Madencilik gibi çevreye zararlı olabilecek işleri yürüten şirketlerin yerel toplumun desteğini kazanmak için sıkça kullandıkları argümanlardan bir tanesini bölgede istihdam yaratmak oluşturur. Yöre halkı içinde bu işletmenin çevreye zarar vereceği gerekçesi ile itirazını dile getirenler olduğunda, bölgede işletme kapsamında işe alınacak kişilerden söz açılır. Bu şekilde ekonomik ve sosyal kalkınma ile çevreye verilecek olası zarar arasında bir karşılaştırma yapılmış olur. Dahası bu ikisi arasında kaçınılmaz bir rekabet olduğundan dem vurularak, ekonomik ve sosyal kalkınma hedefleniyorsa bunun bedelsiz olamayacağı var sayılır. Bu şekilde yöre halkından bazılarının ikna edilebildiği görülür. Hatta İzmir-Bergama'da altın madenciliği yapan işletmenin yaptığı gibi, madencilik karşıtı toplantı maden işçilerine bastırtılır. Madende örgülü sendikanın da desteğiyle işçiler bölgedeki geri teknoloji ile yürütülecek madencilik faaliyeti yanlısı kampanyanın birer aktivisti olarak öne sürülürler. İdi...Temmuz 2011'de Kütahya'da yaşanan olaya kadar.
(28.07.2011 tarihli Evrensel gazetesi)
Kütahya'da çevre kirliliğinin ardından işçilerin de madendeki çevre kirliliğinden zehirlendiği ortaya çıkmış bulunuyor. 28.07.2011 tarihli Evrensel gazetesinin haberine göre Kütahya'da önce çevresel zehirlenme hayvanlar ölmeye başladı, sonra köylüler zehirlendi; şimdi de Eti Gümüş’te çalışan işçilerde sınır değerin üzerinde siyanür çıktı. İşçiler apar topar Ankara’da bulunan Meslek Hastalıkları Hastanesi’nde tedavi altına alındı. Özel bir laboratuvara yaptırılan kontrolde, Eti Gümüş A.Ş’de çalışan 65 işçide, sınır değerin üzerinde ağır metal kirliliğine rastlandı. Ankara Meslek Hastalıkları Hastanesine sevk edilen işçilerin idrar ve kanında kurşun, arsenik, kadmiyum ve civa gibi ağır metaller bulundu.

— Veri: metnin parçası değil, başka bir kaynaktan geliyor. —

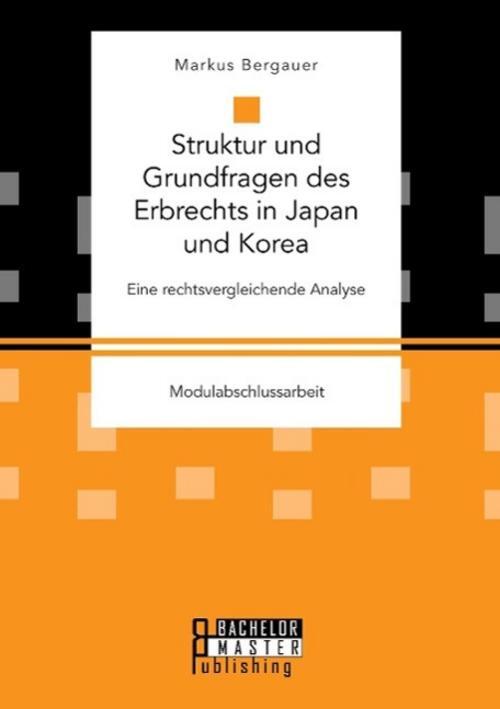 Thumbnail - Struktur Und Grundfragen Des Erbrechts In Japan Und Korea: Eine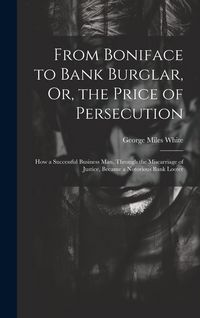 Produktbild: From Boniface to Bank Burglar, Or, the Price of Persecution: How a Successful Business Man, Through the Miscarriage of Justice, Became a Notorious Ban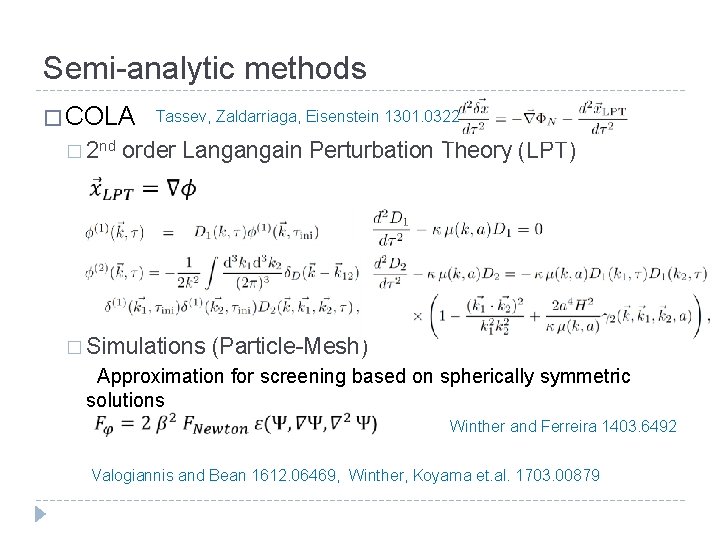 Semi-analytic methods � COLA Tassev, Zaldarriaga, Eisenstein 1301. 0322 � 2 nd order Langangain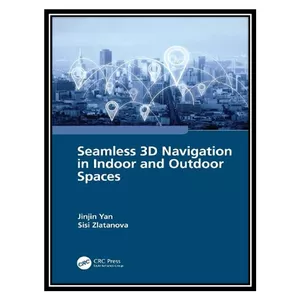 کتاب Seamless 3D Navigation in Indoor and Outdoor Spaces اثر Jinjin Yan, Sisi Zlatanova انتشارات مؤلفین طلایی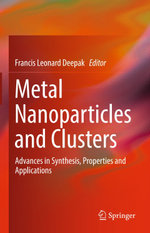 Metal Nanoparticles and Clusters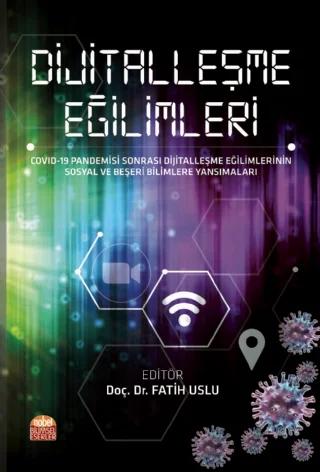 DİJİTALLEŞME EĞİLİMLERİ - COVID-19 Pandemisi Sonrası Dijitalleşme Eğilimlerinin Sosyal ve Beşeri Bilimlere Yansımaları
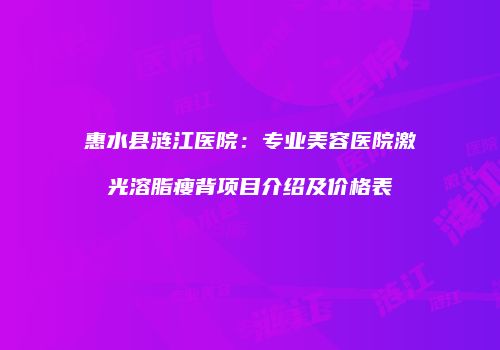 惠水县涟江医院：专业美容医院激光溶脂瘦背项目介绍及价格表
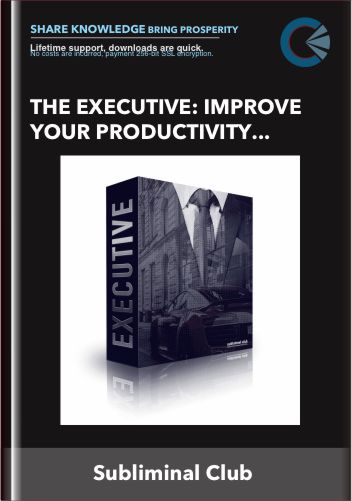 The Executive: Improve Your Productivity, Confidence and Get Things Done Subliminal - Subliminal Club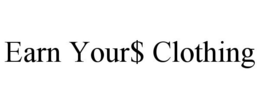 EARN YOUR$ CLOTHING trademark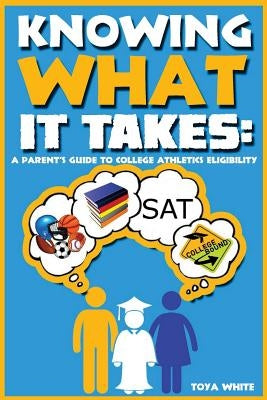 Knowing What It Takes: A Parent's Guide to College Athletics Eligibility by White, Toya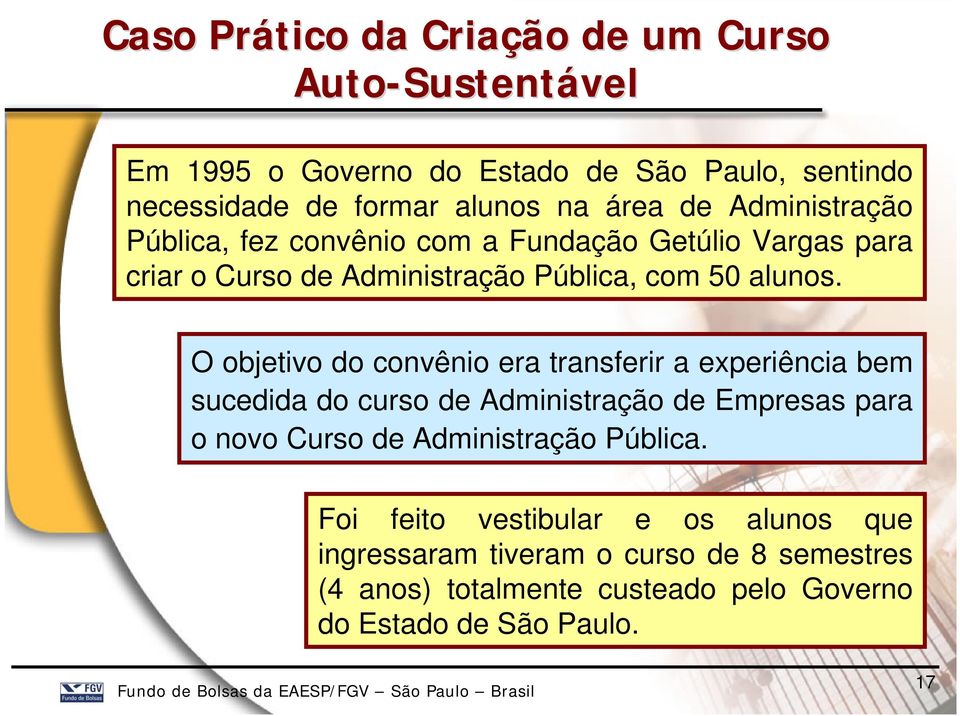 O objetivo do convênio era transferir a experiência bem sucedida do curso de Administração de Empresas para o novo Curso de Administração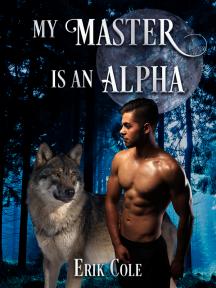 My Master is an Alpha by Erik Cole - Book Cover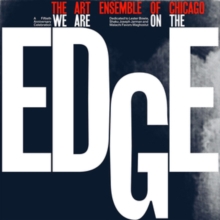 We Are On The Edge (A 50th Anniversary Celebration)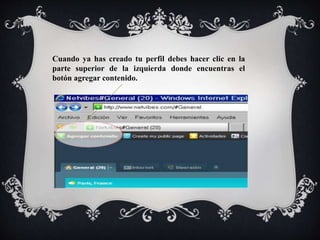 Cuando ya has creado tu perfil debes hacer clic en la 
parte superior de la izquierda donde encuentras el 
botón agregar contenido. 
 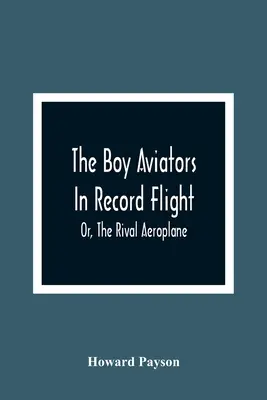 Die Fliegerjungen im Rekordflug; oder: Das rivalisierende Flugzeug - The Boy Aviators In Record Flight; Or, The Rival Aeroplane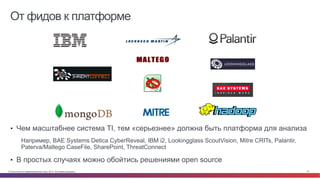 © Cisco и(или) ее аффилированные лица, 2014 г. Все права защищены. 27
От фидов к платформе
•  Чем масштабнее система TI, тем «серьезнее» должна быть платформа для анализа
Например, BAE Systems Detica CyberReveal, IBM i2, Lookingglass ScoutVision, Mitre CRITs, Palantir,
Paterva/Maltego CaseFile, SharePoint, ThreatConnect
•  В простых случаях можно обойтись решениями open source
 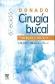 DONADO Ciruga bucal. Patologa y tcnica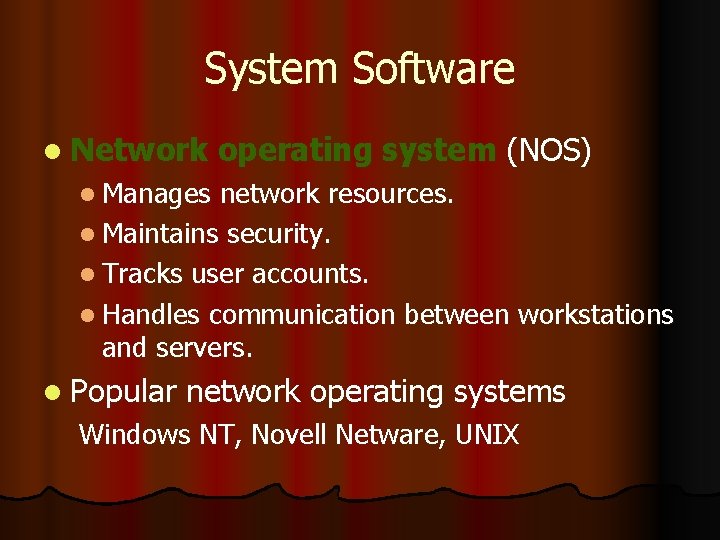 System Software l Network operating system (NOS) l Manages network resources. l Maintains security.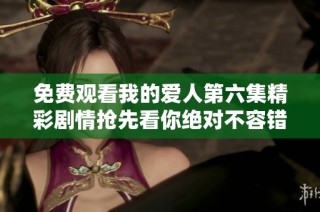 免费观看我的爱人第六集精彩剧情抢先看你绝对不容错过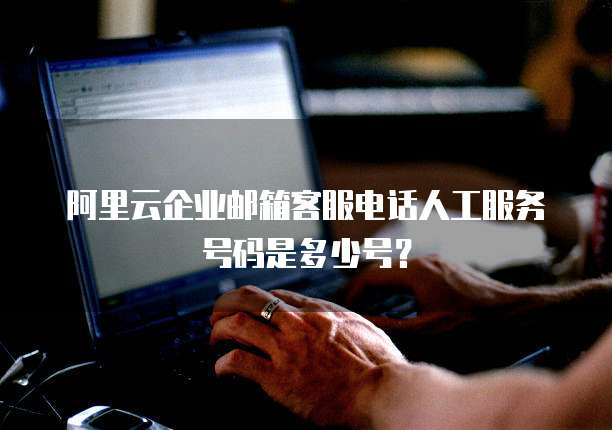 阿里云企业邮箱客服电话人工服务号码是多少号?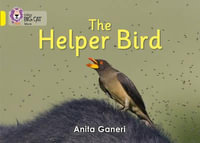 Helper Bird : Band 03/Yellow - Anita Ganeri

Bu şekilde işçilerin bireysel ve kısa erimli çıkarlarıyla toplumun çıkarları arasında uyuşmazlık ve rekabet olarak tarif edilen farklılığın da bir yanılsamadan ibaret olduğu ortaya çıkmış oldu. Peki doğa ve inasana yönelik yaşanan bu tahribatın sorumluluğunu kim üstlenecek. Madencilik faaliyeti öncesi çevresel risklerin kontrolüne yönelik gerekli yasal düzenlemeyi yapmayan yasa yapıcılar mı? Yürürlükteki yasal düzenlemelere göre gerekli denetimi yapmayan yerel yetkililer mi? Yerel ve merkezi yönetim organlarının çalışmalarını kamu adına denetleyemeyen bağımsız kuruluşlar mı? Kaz gelmeyecek yerden, tavuğu da esirgemeyenler korosu mu?